En este largo periodo me he enterado de tantas batallas… En este medio siglo he escuchado tantas justificaciones. Manuel Marulanda nunca pudo perdonar que le hubieran matado la familia, unas gallinas, unos puercos. Los hijos de la guerra, como Álvaro Uribe, no han podido reconciliarse con el secuestro y la muerte en cautiverio de sus padres, hermanos, familiares. ¡Han sido tantos los muertos! ¡Tantos amigos de uno u otro bando han desaparecido! ¡Han muerto tantos conocidos que ni siquiera tenían bando! ¡He escuchado lamentos de tantas viudas y tantos huérfanos...! ¡He acogido tantos parientes huyendo de uno u otro bando! ¡He visto encarcelar familiares, amigos, desconocidos, culpables o inocentes de esta guerra implacable que ha dejado sobre el camino del tiempo tantas víctimas…! ¡He visto la rabia subida en el rostro de tantos impotentes!

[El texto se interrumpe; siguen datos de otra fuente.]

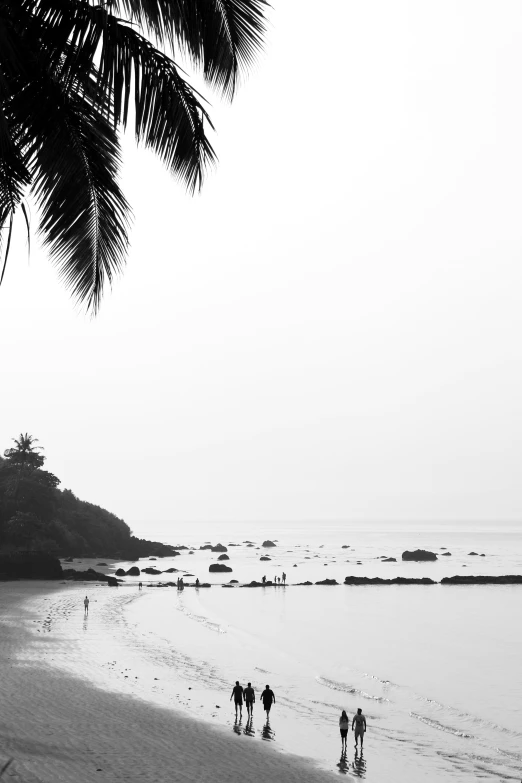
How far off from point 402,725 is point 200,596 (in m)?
38.9

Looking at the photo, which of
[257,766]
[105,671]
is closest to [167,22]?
[257,766]

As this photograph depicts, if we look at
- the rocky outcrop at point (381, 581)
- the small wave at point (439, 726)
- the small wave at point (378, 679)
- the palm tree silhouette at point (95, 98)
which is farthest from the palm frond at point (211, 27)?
the rocky outcrop at point (381, 581)

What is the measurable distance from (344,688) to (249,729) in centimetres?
988

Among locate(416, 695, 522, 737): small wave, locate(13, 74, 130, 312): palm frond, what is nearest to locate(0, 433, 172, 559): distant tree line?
locate(416, 695, 522, 737): small wave

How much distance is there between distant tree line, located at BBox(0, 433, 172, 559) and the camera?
67.6 m

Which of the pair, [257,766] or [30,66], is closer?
[30,66]

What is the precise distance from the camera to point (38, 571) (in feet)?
209

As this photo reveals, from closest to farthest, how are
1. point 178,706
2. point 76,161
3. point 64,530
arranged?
point 76,161, point 178,706, point 64,530

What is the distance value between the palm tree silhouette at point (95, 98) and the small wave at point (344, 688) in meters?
24.5

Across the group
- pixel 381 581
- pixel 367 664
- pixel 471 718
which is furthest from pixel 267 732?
pixel 381 581

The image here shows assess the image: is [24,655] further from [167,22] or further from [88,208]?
[167,22]

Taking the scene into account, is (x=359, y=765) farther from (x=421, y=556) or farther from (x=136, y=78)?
(x=421, y=556)

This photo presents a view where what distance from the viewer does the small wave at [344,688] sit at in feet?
92.4

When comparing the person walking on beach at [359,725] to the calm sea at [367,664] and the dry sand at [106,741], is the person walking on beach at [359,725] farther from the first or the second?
the dry sand at [106,741]
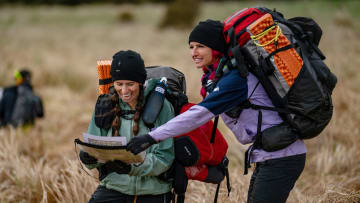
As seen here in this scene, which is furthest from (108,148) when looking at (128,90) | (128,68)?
(128,68)

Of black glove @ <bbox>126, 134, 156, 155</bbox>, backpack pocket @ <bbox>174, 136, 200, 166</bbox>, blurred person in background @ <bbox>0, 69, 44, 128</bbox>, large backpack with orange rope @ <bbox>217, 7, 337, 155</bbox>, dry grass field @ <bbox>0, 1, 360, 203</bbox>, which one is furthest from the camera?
blurred person in background @ <bbox>0, 69, 44, 128</bbox>

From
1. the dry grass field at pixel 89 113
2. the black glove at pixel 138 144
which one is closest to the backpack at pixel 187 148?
the black glove at pixel 138 144

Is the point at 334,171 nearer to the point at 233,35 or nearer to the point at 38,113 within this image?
the point at 233,35

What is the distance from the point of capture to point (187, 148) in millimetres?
2611

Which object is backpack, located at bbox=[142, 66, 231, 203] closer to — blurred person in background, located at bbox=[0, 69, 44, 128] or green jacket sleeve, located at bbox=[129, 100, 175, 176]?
green jacket sleeve, located at bbox=[129, 100, 175, 176]

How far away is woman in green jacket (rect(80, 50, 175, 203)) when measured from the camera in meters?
2.61

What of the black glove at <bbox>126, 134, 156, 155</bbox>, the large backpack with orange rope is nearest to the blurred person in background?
the black glove at <bbox>126, 134, 156, 155</bbox>

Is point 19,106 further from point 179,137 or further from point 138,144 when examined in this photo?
point 138,144

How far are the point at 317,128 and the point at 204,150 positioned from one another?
77cm

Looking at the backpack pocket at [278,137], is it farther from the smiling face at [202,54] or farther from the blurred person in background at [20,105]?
the blurred person in background at [20,105]

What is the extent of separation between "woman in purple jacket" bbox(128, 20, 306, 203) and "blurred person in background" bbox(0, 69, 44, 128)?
17.0ft

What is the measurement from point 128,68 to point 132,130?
0.42m

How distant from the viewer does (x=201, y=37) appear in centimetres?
267

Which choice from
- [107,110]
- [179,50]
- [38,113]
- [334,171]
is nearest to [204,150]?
[107,110]
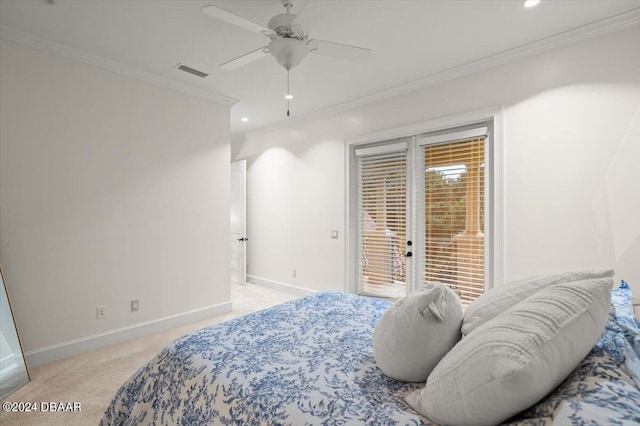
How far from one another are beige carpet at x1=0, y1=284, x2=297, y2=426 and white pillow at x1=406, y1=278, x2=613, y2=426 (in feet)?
7.20

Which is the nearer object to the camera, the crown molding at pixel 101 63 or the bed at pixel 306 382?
the bed at pixel 306 382

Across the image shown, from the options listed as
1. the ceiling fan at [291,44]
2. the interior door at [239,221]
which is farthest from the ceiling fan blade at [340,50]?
the interior door at [239,221]

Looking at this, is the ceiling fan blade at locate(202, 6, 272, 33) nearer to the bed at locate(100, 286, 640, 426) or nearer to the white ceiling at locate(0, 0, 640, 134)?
the white ceiling at locate(0, 0, 640, 134)

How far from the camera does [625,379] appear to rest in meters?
0.85

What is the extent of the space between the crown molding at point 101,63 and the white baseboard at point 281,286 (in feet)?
9.19

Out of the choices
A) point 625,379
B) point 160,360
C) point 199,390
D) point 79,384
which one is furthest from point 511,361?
point 79,384

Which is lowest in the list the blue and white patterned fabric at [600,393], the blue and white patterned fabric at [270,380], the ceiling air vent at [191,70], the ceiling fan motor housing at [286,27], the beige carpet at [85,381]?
the beige carpet at [85,381]

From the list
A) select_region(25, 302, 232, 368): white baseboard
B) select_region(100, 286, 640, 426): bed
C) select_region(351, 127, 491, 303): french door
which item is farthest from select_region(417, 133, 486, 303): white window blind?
select_region(25, 302, 232, 368): white baseboard

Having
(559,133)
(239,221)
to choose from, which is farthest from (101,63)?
(559,133)

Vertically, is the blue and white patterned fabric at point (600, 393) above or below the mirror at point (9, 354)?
above

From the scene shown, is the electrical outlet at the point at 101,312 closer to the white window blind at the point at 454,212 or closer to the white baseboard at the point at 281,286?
the white baseboard at the point at 281,286

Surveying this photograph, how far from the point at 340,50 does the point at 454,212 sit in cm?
207

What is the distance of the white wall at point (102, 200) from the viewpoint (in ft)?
8.51

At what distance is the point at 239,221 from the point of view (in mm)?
5570
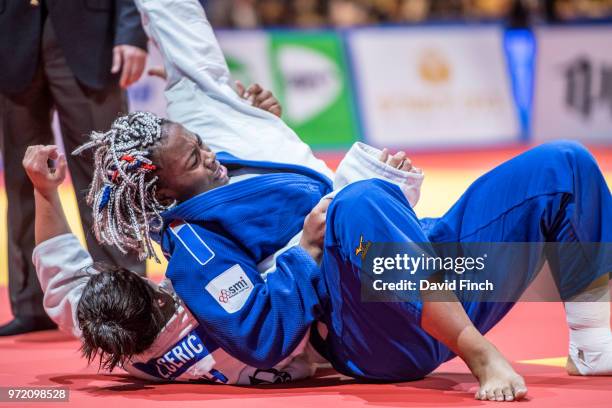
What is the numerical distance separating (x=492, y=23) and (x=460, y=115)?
1.20 metres

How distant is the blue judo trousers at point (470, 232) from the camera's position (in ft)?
9.43

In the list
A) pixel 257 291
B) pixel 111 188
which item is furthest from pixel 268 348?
pixel 111 188

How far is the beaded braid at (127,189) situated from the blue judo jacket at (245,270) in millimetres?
75

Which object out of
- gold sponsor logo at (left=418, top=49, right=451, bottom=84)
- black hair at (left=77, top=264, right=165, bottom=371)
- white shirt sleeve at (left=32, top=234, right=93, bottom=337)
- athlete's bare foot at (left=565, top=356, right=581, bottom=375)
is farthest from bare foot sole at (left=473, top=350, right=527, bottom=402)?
gold sponsor logo at (left=418, top=49, right=451, bottom=84)

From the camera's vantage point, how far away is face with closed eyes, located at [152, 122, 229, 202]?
3.14m

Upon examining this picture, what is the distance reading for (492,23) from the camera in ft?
39.1

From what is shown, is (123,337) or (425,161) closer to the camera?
(123,337)

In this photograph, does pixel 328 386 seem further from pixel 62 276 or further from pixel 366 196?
pixel 62 276

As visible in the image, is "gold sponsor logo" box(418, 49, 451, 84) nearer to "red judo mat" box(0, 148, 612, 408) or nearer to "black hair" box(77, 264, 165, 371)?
"red judo mat" box(0, 148, 612, 408)

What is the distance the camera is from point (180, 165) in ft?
10.3

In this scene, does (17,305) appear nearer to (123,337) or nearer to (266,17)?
(123,337)

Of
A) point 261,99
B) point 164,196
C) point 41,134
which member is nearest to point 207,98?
point 261,99

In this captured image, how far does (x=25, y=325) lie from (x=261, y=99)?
145 cm

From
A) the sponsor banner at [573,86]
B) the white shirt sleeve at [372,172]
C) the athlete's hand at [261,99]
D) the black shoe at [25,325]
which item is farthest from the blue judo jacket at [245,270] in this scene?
the sponsor banner at [573,86]
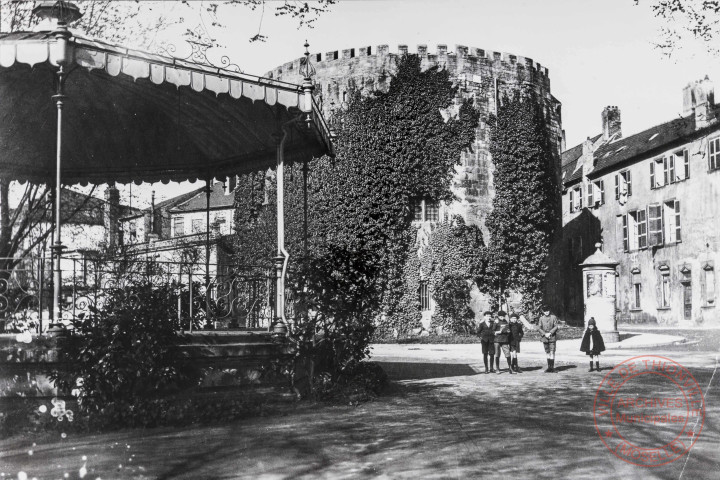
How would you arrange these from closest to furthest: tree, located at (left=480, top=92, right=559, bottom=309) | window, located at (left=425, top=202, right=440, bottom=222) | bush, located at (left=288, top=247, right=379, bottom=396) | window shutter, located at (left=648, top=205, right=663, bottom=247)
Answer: bush, located at (left=288, top=247, right=379, bottom=396), window, located at (left=425, top=202, right=440, bottom=222), tree, located at (left=480, top=92, right=559, bottom=309), window shutter, located at (left=648, top=205, right=663, bottom=247)

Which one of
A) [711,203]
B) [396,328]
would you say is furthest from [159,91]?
[711,203]

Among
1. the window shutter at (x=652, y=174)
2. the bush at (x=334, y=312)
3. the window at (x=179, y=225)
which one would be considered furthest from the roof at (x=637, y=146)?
the window at (x=179, y=225)

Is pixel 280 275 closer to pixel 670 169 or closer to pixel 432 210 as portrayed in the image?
pixel 432 210

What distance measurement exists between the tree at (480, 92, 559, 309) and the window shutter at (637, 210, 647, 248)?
9.69m

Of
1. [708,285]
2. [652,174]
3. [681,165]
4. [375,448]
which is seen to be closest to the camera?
[375,448]

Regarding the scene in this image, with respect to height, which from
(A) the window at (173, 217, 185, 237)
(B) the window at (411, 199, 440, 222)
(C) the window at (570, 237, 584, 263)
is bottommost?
(C) the window at (570, 237, 584, 263)

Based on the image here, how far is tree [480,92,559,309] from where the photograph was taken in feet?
103

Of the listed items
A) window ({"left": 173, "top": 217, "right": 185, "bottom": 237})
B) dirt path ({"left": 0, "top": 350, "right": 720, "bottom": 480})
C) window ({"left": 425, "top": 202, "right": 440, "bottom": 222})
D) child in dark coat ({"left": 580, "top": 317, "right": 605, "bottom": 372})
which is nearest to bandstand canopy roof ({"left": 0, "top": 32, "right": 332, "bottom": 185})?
dirt path ({"left": 0, "top": 350, "right": 720, "bottom": 480})

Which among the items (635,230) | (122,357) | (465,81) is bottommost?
(122,357)

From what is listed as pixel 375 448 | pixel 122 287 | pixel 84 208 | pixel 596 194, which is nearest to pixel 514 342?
pixel 122 287

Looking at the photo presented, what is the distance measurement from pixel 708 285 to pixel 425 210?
13.9 metres

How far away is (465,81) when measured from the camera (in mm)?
31641

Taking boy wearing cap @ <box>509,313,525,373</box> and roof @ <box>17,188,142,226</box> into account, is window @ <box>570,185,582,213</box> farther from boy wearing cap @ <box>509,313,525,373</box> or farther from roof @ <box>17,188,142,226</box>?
roof @ <box>17,188,142,226</box>

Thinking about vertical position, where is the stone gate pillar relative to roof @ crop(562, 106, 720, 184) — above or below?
below
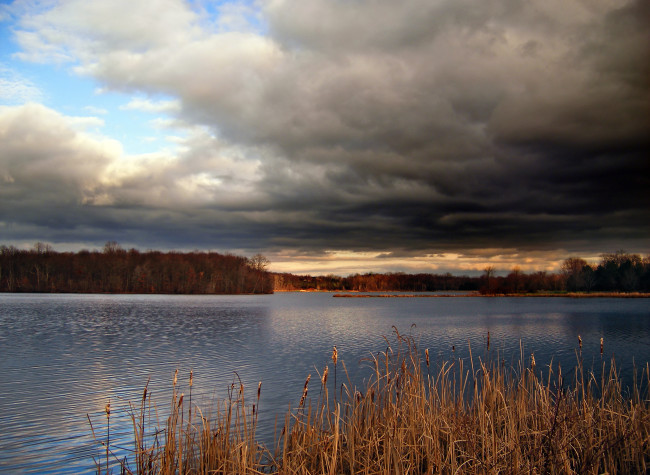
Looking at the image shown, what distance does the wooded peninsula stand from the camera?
372ft

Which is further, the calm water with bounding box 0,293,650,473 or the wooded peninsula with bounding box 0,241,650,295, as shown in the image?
the wooded peninsula with bounding box 0,241,650,295

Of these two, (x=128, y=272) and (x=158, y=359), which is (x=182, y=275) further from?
(x=158, y=359)

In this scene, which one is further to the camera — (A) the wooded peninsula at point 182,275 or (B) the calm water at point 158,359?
(A) the wooded peninsula at point 182,275

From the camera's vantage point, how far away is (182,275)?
5399 inches

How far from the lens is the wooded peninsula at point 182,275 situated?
372ft

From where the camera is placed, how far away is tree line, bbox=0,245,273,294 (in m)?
125

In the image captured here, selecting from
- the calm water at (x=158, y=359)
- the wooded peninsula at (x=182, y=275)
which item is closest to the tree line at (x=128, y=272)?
the wooded peninsula at (x=182, y=275)

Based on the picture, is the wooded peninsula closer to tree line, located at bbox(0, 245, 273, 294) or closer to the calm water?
tree line, located at bbox(0, 245, 273, 294)

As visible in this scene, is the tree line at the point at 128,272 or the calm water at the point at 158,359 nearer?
the calm water at the point at 158,359

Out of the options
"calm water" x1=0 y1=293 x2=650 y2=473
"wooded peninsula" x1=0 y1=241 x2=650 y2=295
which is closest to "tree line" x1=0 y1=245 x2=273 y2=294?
"wooded peninsula" x1=0 y1=241 x2=650 y2=295

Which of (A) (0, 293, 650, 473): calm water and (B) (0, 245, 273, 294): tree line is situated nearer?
(A) (0, 293, 650, 473): calm water

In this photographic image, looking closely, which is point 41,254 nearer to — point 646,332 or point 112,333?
point 112,333

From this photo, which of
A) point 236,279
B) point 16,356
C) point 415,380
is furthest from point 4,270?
point 415,380

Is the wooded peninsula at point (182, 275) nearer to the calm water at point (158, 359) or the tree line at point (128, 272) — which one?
the tree line at point (128, 272)
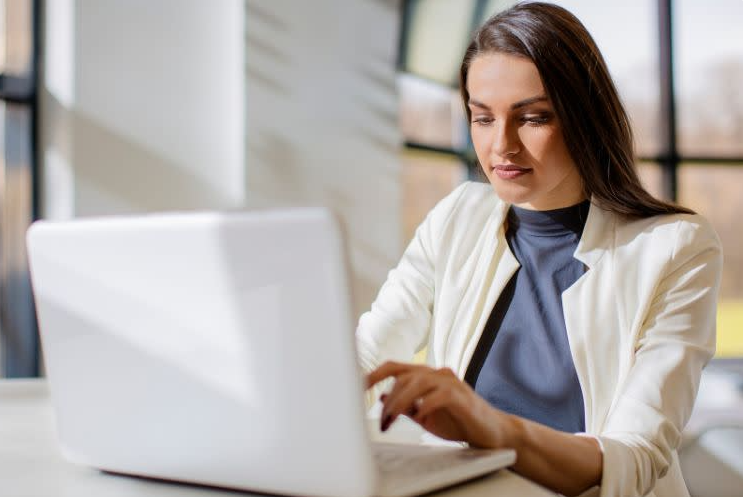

No he vivido un solo día sin noticias de la guerra. Un asalto allá, un atentado acá; que un secuestro por un lado, que una detención por el otro, que una violación de derechos fundamentales más acá, que falsos positivos por aquí, que allanamientos arbitrarios en tal lugar; que muerte de líderes sociales, que muerte de políticos; que secuestro de empresarios, que asesinato de defensores de derechos humanos, que violación de derechos fundamentales; que ataques a patrullas de ejército y policía, que bombardeos indiscriminados a campamentos de guerrilla y paramilitares, que narcotráfico, que sicarios. Que estigmatización de todo aquel que no esté de acuerdo con la guerra.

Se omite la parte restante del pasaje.